Closing Remarks
William Eddy
Carnegie Mellon University
This is a good moment for me to make a long series of rambling remarks and comments that may or may not address that last question.
First, I want to thank all of you for coming and providing a number of very insightful dimensions that the panel had not considered in their deliberations before today. I want to thank all the speakers and my colleagues on the panel. I also want to thank the National Science Foundation (NSF) for its financial support, and I would like to thank the staff at the National Research Council who organized this forum.

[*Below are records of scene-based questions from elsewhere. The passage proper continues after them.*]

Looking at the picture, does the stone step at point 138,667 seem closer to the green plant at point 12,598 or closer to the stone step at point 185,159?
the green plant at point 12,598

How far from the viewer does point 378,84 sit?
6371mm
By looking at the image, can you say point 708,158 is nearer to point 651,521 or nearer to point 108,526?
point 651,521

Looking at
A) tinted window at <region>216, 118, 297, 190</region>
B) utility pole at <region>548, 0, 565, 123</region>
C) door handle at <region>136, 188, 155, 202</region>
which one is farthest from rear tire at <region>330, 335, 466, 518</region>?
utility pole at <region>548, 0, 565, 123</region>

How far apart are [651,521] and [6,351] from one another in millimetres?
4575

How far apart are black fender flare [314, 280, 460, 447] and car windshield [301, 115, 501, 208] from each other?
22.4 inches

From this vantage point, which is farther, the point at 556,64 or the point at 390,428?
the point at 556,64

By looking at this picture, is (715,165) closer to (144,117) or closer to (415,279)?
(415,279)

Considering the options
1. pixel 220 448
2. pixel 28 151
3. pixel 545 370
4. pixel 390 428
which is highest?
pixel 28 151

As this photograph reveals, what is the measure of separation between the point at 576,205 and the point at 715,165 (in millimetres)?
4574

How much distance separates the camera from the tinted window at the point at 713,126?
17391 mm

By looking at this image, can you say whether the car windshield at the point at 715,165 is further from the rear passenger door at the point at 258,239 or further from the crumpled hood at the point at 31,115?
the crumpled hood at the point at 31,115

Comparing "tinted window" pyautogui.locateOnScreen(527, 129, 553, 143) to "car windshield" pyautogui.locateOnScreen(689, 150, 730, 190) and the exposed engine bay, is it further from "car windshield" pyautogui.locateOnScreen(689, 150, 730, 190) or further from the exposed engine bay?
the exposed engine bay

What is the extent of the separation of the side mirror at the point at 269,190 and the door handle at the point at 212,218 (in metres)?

As was mentioned this morning, the panel welcomes additional input from you, preferably in writing. To comment on the presentations starting from this morning, Paul Velleman made a statement to the effect that good statistical software drives bad statistical software out of the marketplace. I happen to not believe that. In fact, for quite a long time I have been saying there is an explicit Gresham's law for statistical software, namely, the bad drives out the good. A1 Thaler of the NSF recently pointed out to me that my view on this is not completely correct, that rather there is a modified law: if the software is good enough, it does not have to get any better. That is certainly the case. As a supporting example, I am currently teaching a course to undergraduates. The particular statistical package being used is identical to the one I used in 1972. This package has not changed an iota in 19 years. It was good enough, and so it did not need to change.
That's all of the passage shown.